Thread: Would it be possible to have parallel archiving?

Would it be possible to have parallel archiving?

From
hubert depesz lubaczewski
Date:
Hi,
I'm in a situation where we quite often generate more WAL than we can
archive. The thing is - archiving takes long(ish) time but it's
multi-step process and includes talking to remote servers over network.

I tested that simply by running archiving in parallel I can easily get
2-3 times higher throughput.

But - I'd prefer to keep postgresql knowing what is archived, and what
not, so I can't do the parallelization on my own.

So, the question is: is it technically possible to have parallel
archivization, and would anyone be willing to work on it (sorry, my
c skills are basically none, so I can't realistically hack it myself)

Best regards,

depesz



Re: Would it be possible to have parallel archiving?

From
Alexander Kukushkin
Date:
Hi,

There is the archive_status directory in pg_wal, and if there are
files with suffixes ".ready", you can archive not only the file which
was requested, but quite a few more if there are  ".ready" files
available. After that you have to rename ".ready" to ".done". Postgres
will not call archive_command for files which already marked as
".done".

I think most of the good backup tools already doing that.

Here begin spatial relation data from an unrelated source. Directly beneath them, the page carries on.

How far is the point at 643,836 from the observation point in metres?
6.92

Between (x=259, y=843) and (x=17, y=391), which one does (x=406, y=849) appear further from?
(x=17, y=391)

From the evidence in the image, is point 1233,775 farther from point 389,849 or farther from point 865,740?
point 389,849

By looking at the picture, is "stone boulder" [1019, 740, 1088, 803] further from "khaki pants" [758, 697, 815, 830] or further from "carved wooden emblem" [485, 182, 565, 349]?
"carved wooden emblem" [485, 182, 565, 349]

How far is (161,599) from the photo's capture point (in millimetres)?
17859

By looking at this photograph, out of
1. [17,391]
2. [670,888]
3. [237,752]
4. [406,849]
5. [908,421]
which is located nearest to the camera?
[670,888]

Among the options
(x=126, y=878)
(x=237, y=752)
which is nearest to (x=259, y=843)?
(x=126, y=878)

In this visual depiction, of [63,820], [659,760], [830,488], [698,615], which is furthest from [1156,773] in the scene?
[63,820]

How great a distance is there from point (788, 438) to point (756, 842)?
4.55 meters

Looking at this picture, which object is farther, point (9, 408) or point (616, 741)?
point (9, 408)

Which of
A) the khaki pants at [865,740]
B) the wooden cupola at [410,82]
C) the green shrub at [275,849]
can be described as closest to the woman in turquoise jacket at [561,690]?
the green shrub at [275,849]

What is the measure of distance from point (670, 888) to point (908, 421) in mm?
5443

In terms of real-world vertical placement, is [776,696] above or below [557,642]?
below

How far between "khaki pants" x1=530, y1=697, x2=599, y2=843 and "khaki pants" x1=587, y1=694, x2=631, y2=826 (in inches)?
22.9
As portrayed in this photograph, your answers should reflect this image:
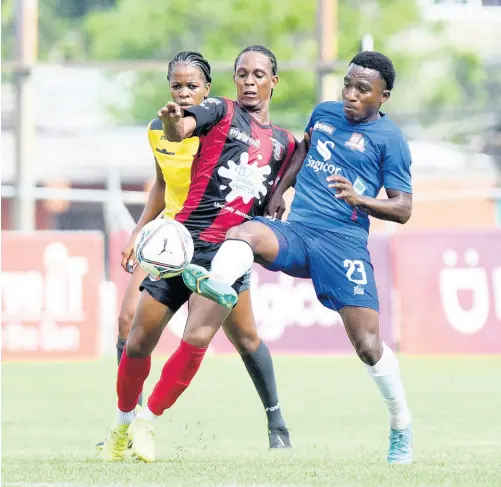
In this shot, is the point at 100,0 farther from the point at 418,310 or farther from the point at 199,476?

For example,
pgBackRest, wal-e, wal-g (just named the tools I was working with)/

Regards,
--
Alexander Kukushkin


Re: Would it be possible to have parallel archiving?

From
hubert depesz lubaczewski
Date:
On Tue, Aug 28, 2018 at 08:33:11AM +0200, Alexander Kukushkin wrote:
> There is the archive_status directory in pg_wal, and if there are
> files with suffixes ".ready", you can archive not only the file which
> was requested, but quite a few more if there are  ".ready" files
> available. After that you have to rename ".ready" to ".done". Postgres
> will not call archive_command for files which already marked as
> ".done".

Ah, I was missing this information. Thanks a lot.

Best regards,

depesz



Re: Would it be possible to have parallel archiving?

From
Stephen Frost
Date:
Greetings,

* hubert depesz lubaczewski (depesz@depesz.com) wrote:
> I'm in a situation where we quite often generate more WAL than we can
> archive. The thing is - archiving takes long(ish) time but it's
> multi-step process and includes talking to remote servers over network.
>
> I tested that simply by running archiving in parallel I can easily get
> 2-3 times higher throughput.
>
> But - I'd prefer to keep postgresql knowing what is archived, and what
> not, so I can't do the parallelization on my own.
>
> So, the question is: is it technically possible to have parallel
> archivization, and would anyone be willing to work on it (sorry, my
> c skills are basically none, so I can't realistically hack it myself)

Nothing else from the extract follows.